Now of course, we’re all different and everyone has their own reasons for suggesting the photos they did. Maybe it was to feed their (and our) inner child. Maybe they love the item or activity suggested. Maybe it’s what comes to their mind when they specifically think of hope, based on their life and experiences. So far, here’s what I’ve found.

  • Flowers. There were numerous suggestions for flowers, gardens, and things of the like. Flowers and gardens make me think of growth – blooms, or buds that will soon become a bloom. They also make me think of warmer weather, and along with it, sunshine. Anyone who’s struggled with SAD can attest to how warm weather, longer days, and sunshine can feel hopeful.

 

  • Nature. Nature has a way of taking us briefly, out of that finite moment, and helps us soak in the broader aspects of life. It refreshes and rejuvenates me. Which offers hope.

 

  • Childhood fun . From rolling down hills to swinging on swing sets to indulging in treats of our youth, kid-like fun is well represented on our list.  My guess is that childhood makes many of us think of a simpler time – without mortgages and busy work schedules and just general responsibility.

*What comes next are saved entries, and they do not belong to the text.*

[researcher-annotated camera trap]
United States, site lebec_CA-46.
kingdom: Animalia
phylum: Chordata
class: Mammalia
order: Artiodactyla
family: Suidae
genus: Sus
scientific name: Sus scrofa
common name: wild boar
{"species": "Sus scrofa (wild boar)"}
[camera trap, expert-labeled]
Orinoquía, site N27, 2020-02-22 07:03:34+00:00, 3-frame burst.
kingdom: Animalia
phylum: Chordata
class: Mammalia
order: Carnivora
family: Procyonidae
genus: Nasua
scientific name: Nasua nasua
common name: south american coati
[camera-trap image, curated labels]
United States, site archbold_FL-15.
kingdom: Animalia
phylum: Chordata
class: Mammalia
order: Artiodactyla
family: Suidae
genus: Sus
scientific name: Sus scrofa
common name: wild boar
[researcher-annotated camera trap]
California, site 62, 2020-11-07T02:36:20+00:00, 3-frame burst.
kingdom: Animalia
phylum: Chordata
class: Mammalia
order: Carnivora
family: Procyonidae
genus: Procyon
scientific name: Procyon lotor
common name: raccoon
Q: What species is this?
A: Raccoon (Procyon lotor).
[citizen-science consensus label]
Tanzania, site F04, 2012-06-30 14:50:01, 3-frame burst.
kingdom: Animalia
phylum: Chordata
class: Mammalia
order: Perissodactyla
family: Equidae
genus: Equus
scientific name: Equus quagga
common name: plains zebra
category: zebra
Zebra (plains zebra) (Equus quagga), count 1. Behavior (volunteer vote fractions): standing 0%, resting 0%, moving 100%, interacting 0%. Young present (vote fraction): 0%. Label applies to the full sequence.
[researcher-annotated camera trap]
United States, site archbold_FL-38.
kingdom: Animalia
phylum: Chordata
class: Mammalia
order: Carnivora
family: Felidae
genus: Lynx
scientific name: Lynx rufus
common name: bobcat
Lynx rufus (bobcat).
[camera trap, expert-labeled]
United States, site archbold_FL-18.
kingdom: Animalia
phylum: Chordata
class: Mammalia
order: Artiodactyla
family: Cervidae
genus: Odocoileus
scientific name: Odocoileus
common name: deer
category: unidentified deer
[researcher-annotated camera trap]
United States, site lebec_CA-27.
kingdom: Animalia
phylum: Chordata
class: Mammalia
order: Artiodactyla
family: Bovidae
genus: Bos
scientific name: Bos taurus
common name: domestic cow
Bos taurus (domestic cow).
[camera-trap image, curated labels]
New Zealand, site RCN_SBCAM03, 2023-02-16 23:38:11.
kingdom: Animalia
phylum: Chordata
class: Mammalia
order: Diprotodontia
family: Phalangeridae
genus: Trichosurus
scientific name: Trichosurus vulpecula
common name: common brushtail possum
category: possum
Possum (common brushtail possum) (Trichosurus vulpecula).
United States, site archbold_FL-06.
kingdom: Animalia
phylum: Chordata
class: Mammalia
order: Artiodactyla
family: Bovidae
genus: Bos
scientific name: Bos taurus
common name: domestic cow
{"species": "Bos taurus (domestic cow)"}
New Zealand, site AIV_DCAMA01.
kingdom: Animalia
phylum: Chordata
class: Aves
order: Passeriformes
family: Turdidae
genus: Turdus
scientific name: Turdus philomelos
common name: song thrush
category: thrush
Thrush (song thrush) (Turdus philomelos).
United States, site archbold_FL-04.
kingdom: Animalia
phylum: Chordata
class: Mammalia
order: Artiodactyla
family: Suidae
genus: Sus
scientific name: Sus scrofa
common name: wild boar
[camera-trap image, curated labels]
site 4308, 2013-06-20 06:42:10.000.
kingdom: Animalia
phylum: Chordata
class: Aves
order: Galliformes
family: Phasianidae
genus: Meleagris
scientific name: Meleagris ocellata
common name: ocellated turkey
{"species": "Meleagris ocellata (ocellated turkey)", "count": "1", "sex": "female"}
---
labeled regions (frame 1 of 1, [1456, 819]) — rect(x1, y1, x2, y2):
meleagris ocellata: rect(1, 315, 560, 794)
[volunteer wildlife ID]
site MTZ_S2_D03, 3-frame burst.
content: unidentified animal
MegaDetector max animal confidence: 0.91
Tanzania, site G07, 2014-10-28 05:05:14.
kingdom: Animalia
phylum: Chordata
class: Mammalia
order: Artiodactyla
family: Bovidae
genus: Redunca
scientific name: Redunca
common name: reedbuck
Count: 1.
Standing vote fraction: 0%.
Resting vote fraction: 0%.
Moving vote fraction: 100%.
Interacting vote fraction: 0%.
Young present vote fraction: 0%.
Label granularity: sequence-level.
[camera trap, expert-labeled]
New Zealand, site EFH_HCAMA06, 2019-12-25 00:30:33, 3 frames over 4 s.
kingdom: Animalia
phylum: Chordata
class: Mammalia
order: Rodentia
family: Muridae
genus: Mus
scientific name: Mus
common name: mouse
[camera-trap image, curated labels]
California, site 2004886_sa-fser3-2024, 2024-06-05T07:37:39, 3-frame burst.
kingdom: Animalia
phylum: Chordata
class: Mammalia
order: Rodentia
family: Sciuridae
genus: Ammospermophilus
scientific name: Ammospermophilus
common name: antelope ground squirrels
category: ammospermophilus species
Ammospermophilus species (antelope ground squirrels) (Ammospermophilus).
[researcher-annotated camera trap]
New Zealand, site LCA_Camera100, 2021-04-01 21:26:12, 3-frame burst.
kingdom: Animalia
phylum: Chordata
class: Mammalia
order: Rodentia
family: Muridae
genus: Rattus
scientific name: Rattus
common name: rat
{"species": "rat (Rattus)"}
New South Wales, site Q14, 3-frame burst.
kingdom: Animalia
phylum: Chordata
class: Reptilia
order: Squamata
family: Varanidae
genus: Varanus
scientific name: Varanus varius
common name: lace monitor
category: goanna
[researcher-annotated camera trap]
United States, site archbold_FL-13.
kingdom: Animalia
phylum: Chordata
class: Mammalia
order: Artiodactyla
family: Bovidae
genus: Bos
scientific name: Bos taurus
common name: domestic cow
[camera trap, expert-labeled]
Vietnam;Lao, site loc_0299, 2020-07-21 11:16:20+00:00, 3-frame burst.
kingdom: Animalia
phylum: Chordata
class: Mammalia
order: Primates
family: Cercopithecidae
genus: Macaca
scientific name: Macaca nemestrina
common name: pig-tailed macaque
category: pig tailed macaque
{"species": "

It was probably the last time many of us felt carefree, or as close to it as we can come. I also had numerous requests from places and items from my childhood, which I think bring up the same feelings.

 

  • Family. There were a lot of suggestions based on doing things with family and close friends. To me, this highlights our support systems, which can help us keep hope, or in some instances have hope for us, even when we struggle with it ourselves.

 

  • The beach. Let me caveat here that we’re based in the Philadelphia area, with the beach about an hour away. If I lived further inland, it may not be the case. Again, though, I think the beach, and everything surrounding it, reminds people of childhood, family, and vacation (aka a feeling of freedom), all of which, can represent hope.

 

  • Pre-technology/pre-internet times. This one is incredibly interesting. There were numerous suggestions for things like reading an actual newspaper, writing in a journal (not a blog), reading a book (not on an app or kindle), mailing a letter in a mailbox, turning off all electronics. Perhaps it’s that, like some of the above, this seems to transport us to a “simpler” time. Maybe it’s that the constant barrage of posts, alerts, emails, and the like make us feel overwhelmed, and pausing from them helps alleviate that.

 

  • Doing for others. We have suggestions such as donating to charity and to the food bank, saying hello to a stranger, complimenting someone. These truly hit home. I think many of us feel best when helping others. Whether it’s listening to a friend in need, to a random act of kindness, to just being friendly and interacting with those we’d normally pass by staring straight ahead, there’s a feeling of purpose when we feel we’re positively affecting another human, or even animal.

There were plenty of other suggestions that fall outside of, or in between, these trends. Still, these were rather revealing. As adults, we often feel overwhelmed. We’re in a constant routine of work and life and bills, spending our days with electronics and modern technology constantly at us. We have to always be “on”. If we’re battling a mental health condition or chronic illness, we add to that the anxiety or depression or pain or physical difficulties or exhaustion (and so much else) that come with these. And because of this, feeling loved and safe with our support systems, being reminded of times when things were simpler, where our goal seemed to be to have fun and enjoy life to the fullest, and where hope was as easy as saying hi to someone we didn’t know. Of course, there are exceptions as there are to everything. But these suggestions, and the fun we’re having doing these activities and taking these photos, are a valuable lesson. It’s possible to find hope in the tiniest thing, the smallest moment. And they give me something to go back to when my illness is rearing it’s head (literally, in my case), and I feel so hopeless. Perhaps I can look at these photos, remember these moments, and be reminded of that there is hope, after all.